Given records START

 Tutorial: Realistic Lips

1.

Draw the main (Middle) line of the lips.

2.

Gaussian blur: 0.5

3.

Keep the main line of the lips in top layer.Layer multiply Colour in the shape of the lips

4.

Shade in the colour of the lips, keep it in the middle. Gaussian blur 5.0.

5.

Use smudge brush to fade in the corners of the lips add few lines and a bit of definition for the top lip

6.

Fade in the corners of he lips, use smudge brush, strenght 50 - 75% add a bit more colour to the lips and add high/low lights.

Given records END

#### [Work to be completed]
Each line holding the word "smudge" must be copied from the data.

#### [Response to this task]
Use smudge brush to fade in the corners of the lips add few lines and a bit of definition for the top lip
Fade in the corners of he lips, use smudge brush, strenght 50 - 75% add a bit more colour to the lips and add high/low lights.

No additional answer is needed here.